**Exercise instructions:**
(1) Which denominations does the passage on churches in Sydney Mines list with fewer than 100 members in the 1901 census?
(2) Carry the passage on Cape Breton churches forward from its final sentence.

**Source:**

◇ ◇ ◇ ◇ ◇ ◇ ◇

Authors: John Demont
One thing the miners somehow found money for was churches. In Sydney Mines the world view was almost exclusively Christian. (The 1901 census counted Roman Catholics (1,716), Presbyterians (905), Anglicans (309), Methodists (161), Baptists (42), Lutherans (72), Salvation Army (44), Adventists (22) and Congregationalists (16).) The novelist Ann-Marie MacDonald was talking about nearby New Waterford when she told Oprah Winfrey that her home was the kind of community where “all the beauty, imagination and aesthetic yearning would be expressed by the church.” That statement, though, applied equally all around the harbour.
A Prince Edward Island architect named William C. Harris was most responsible for brightening the view throughout Cape Breton. He built a gothic revival gem for the Anglican call to worship in Sydney Mines. He also built Anglican churches in the Whitney Pier area of Sydney and in North Sydney. Probably his work on the north side of the harbour brought Harris to the attention of officials of the Cape Breton Coal, Iron and Railway Company. In 1904 they hired him for his most ambitious commission to date: a ten-thousand-person town planned for the middle of the Cape Breton forest.

◇ ◇ ◇ ◇ ◇ ◇ ◇

**Supplied entries:**
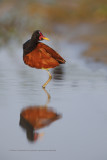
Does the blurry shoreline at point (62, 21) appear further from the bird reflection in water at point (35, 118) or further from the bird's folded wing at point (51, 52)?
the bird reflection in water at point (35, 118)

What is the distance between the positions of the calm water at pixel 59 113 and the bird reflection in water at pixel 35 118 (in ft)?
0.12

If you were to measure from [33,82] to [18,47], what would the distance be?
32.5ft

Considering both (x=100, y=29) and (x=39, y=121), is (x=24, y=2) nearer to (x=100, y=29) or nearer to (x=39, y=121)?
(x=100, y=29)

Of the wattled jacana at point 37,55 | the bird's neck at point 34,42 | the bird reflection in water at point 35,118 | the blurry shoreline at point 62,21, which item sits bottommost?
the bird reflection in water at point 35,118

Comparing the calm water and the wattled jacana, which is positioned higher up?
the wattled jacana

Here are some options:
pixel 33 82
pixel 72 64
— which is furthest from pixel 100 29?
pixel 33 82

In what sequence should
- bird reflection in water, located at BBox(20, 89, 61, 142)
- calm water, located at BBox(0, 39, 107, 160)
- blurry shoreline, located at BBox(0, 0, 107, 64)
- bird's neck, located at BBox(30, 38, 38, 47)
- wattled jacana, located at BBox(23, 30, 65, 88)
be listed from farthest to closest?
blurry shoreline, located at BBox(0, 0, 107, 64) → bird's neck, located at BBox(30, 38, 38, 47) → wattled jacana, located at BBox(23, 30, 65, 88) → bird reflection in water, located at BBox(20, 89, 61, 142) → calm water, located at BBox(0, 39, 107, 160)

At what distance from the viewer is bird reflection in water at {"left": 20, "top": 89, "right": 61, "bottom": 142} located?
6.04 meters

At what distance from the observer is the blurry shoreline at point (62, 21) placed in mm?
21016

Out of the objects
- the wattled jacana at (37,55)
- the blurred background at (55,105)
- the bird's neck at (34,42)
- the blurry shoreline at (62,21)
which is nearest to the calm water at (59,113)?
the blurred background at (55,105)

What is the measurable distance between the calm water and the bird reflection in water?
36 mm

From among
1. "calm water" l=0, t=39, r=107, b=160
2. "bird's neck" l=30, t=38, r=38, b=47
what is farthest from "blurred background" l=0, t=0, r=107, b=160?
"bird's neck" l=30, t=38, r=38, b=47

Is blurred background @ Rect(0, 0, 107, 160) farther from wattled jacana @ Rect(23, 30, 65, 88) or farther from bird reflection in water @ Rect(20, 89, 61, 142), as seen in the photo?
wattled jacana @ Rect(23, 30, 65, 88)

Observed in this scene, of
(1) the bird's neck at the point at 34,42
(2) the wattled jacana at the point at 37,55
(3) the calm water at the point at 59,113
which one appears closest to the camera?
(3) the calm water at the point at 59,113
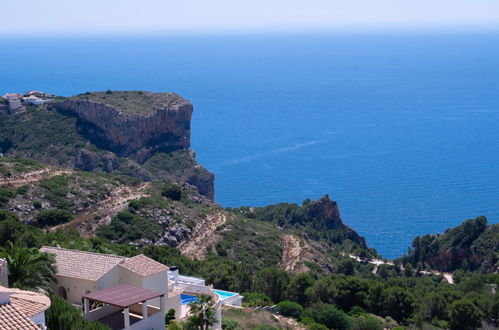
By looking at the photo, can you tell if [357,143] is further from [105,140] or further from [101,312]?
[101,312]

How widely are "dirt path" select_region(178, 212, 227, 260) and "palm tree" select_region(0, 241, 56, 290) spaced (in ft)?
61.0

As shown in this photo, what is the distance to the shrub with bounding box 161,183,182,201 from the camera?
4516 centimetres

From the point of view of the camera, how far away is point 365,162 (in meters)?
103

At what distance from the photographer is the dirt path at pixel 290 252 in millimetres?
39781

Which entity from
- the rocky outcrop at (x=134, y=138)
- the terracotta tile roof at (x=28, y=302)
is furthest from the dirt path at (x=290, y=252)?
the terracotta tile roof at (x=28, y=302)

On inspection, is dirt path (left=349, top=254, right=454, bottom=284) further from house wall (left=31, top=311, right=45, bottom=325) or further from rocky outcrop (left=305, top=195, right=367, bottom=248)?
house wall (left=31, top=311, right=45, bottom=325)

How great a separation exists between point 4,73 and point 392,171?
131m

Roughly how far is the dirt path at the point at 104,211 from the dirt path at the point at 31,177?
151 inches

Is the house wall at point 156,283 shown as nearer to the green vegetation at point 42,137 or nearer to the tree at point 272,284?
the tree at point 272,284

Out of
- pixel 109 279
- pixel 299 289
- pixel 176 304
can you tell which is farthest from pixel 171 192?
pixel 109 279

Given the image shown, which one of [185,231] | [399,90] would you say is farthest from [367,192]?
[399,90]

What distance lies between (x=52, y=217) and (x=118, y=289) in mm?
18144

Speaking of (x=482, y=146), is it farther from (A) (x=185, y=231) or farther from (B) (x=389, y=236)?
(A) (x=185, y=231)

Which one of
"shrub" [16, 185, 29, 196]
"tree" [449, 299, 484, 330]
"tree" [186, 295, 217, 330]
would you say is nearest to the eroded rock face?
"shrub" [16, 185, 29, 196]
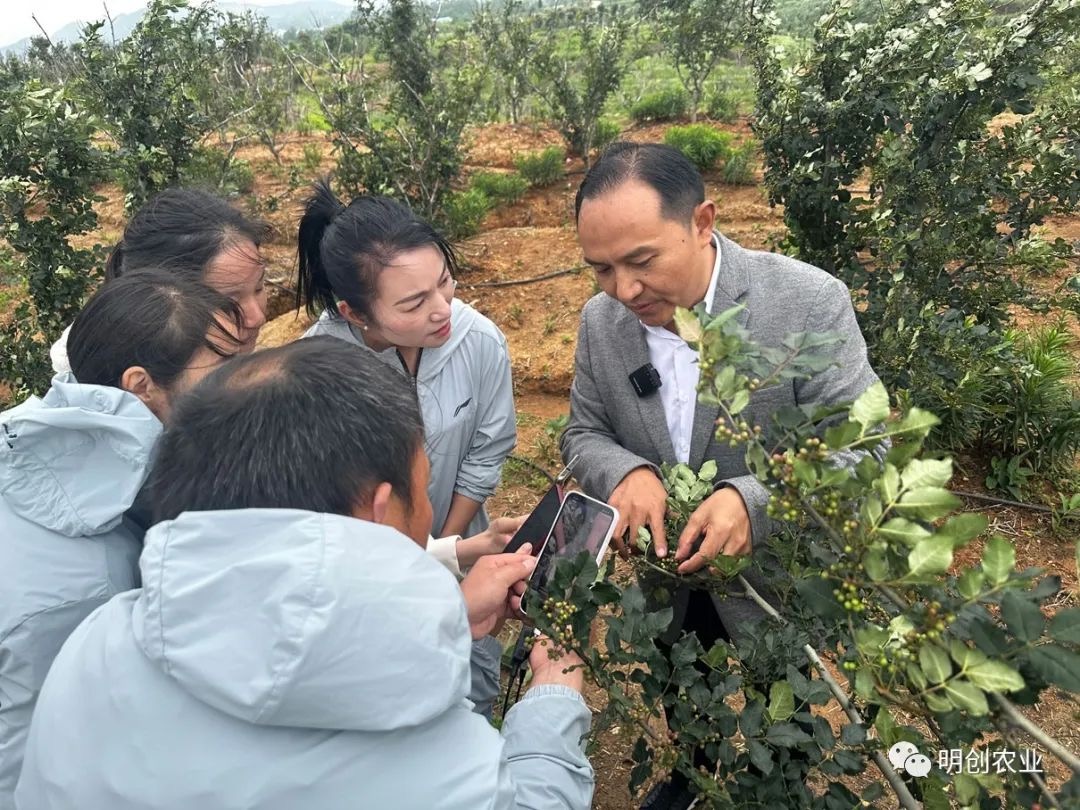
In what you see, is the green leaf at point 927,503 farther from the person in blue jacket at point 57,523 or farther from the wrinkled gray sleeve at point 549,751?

◇ ◇ ◇ ◇ ◇ ◇ ◇

**Answers to the tasks:**
(1) Baptists (42), Lutherans (72), Salvation Army (44), Adventists (22) and Congregationalists (16).

(2)
They called it Broughton, after the English country seat of Horace Mayhew, the company’s president. And all the hope and ambition of that time and place is visible in the original plans for the town, which I one day unfurled at Cape Breton University’s Beaton Institute in Sydney. The drawings were prepared by M.G. Henniger, a local civil engineer, and dated April 20, 1905. The miners’ cottages—all 111 of them, by my count—are arranged
in geometrically straight streets, divided by the rail line into residential areas. The streets are numbered, or bear names such as Lakeside Drive, Main Street or Broad Street. The margins of the plans are adorned with precise drawings of the front and side views of the office building, the assistant manager’s house, the railway station and the Broughton Arms Hotel. Each drawing carries Harris’s unmistakable style, “with hipped roofs and gables, round towers and bartizans, and bargeboards decorated with lines of little holes,” in the words of his biographer Robert C. Tuck.
Technically, the vision was that of another man: Thomas Lancaster, an Englishman with a bit of mining experience who felt certain that the Cape Breton coalfields extended some sixteen kilometres from Sydney. In 1904 he raised some seed capital from a collection of bankers, coal men and members of the venerable Gladstone family back in England. Then he bought the land and won the go-ahead to develop ninety-two square miles of their holdings.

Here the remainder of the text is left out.